You should perform full backups of your database regularly.

When to back up your database

You should perform full backups of your database regularly. You should also perform a full backup under the following circumstances:

Before:

  • You upgrade Vertica to another release.

  • You drop a partition.

  • You add, remove, or replace nodes in your database cluster.

After:

  • You load a large volume of data.

  • You add, remove, or replace nodes in your database cluster. Always create a new full backup in this case.

  • You recover a cluster from a crash.

If:

  • The epoch in the latest backup is earlier than the current ancient history mark.

Ideally, schedule ongoing backups to back up your data. You can run the Vertica vbr from a cron job or other task scheduler.

You can also back up selected objects. Use object backups to supplement full backups, not to replace them. Backup types are described in Types of backups.

Running vbr does not affect active database applications. vbr supports creating backups while concurrently running applications that execute DML statements, including COPY, INSERT, UPDATE, DELETE, and SELECT.

Backup locations and contents

Full and object-level backups reside on backup hosts, the computer systems on which backups and archives are stored.

Vertica saves backups in a specific backup location, the directory on a backup host. This location can contain multiple backups, both full and object-level, including associated archives. The backups are also compatible, allowing you to restore any objects from a full database backup. Backup locations for Eon Mode databases must be on S3.
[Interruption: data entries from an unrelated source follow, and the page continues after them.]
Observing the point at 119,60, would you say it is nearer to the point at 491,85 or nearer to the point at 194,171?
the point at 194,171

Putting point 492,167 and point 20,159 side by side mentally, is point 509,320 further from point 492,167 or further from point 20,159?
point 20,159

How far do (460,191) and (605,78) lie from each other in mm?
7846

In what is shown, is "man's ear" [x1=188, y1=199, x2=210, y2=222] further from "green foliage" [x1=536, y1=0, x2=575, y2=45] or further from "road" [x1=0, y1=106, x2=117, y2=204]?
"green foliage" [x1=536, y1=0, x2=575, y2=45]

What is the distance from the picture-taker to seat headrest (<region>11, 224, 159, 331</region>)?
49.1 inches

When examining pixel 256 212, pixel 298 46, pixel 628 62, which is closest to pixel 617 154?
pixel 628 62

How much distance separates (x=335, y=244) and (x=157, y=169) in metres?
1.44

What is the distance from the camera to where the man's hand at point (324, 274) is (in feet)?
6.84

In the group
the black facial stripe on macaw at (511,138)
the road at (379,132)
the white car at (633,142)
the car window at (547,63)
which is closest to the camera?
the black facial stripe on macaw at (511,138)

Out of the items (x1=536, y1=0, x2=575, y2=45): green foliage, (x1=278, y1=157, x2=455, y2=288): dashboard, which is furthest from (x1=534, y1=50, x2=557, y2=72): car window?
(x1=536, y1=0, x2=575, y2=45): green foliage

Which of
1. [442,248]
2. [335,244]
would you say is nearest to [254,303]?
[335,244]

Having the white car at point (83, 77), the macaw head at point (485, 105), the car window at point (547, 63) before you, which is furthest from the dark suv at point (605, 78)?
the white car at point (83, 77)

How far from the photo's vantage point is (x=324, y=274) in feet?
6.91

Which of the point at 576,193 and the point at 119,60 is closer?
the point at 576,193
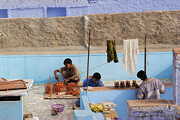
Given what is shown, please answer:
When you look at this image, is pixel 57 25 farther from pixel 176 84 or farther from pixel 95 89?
pixel 176 84

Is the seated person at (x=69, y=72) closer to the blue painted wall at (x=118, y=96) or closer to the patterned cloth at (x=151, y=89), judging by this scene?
the blue painted wall at (x=118, y=96)

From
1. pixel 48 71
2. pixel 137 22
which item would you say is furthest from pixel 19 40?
pixel 137 22

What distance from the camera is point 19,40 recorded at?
53.3 feet

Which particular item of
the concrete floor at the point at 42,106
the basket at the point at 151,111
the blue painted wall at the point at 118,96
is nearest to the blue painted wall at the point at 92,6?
the concrete floor at the point at 42,106

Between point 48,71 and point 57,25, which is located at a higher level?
point 57,25

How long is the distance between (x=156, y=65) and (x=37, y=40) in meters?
4.68

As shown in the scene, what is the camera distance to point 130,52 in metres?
11.9

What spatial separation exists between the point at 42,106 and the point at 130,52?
289 cm

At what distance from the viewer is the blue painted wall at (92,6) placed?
18.7 m

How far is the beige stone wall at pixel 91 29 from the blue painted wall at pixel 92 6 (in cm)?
246

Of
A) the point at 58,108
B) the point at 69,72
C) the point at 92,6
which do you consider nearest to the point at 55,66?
the point at 69,72

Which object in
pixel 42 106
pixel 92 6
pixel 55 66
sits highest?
pixel 92 6

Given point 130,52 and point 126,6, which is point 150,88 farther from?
point 126,6

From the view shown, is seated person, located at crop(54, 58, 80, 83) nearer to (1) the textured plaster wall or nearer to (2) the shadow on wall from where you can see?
(2) the shadow on wall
Before beginning a backup, you must prepare your backup locations using the vbr init task, as in the following example:

$ vbr -t init -c full_backup.ini

For more information about backup locations, see Setting up backup locations.

Backups contain all committed data for the backed-up objects as of the start time of the backup. Backups do not contain uncommitted data or data committed during the backup. Backups do not delay mergeout or load activity.

Backing up HDFS storage locations

If your Vertica cluster uses HDFS storage locations, you must do some additional configuration before you can perform backups. See Requirements for backing up and restoring HDFS storage locations.

HDFS storage locations support only full backup and restore. You cannot perform object backup or restore on a cluster that uses HDFS storage locations.

Impact of backups on Vertica nodes

While a backup is taking place, the backup process can consume additional storage. The amount of space consumed depends on the size of your catalog and any objects that you drop during the backup. The backup process releases this storage when the backup is complete.

Best practices for creating backups

When creating backup configuration files:

  • Create separate configuration files to create full and object-level backups.

  • Use a unique snapshot name in each configuration file.

  • Use the same backup host directory location for both kinds of backups:

    • Because the backups share disk space, they are compatible when performing a restore.

    • Each cluster node must also use the same directory location on its designated backup host.

  • For best network performance, use one backup host per cluster node.

  • Use one directory on each backup node to store successive backups.

  • For future reference, append the major Vertica version number to the configuration file name (mybackup9x).

The selected objects of a backup can include one or more schemas or tables, or a combination of both. For example, you can include schema S1 and tables T1 and T2 in an object-level backup. Multiple backups can be combined into a single backup. A schema-level backup can be integrated with a database backup (and a table backup integrated with a schema-level backup, and so on).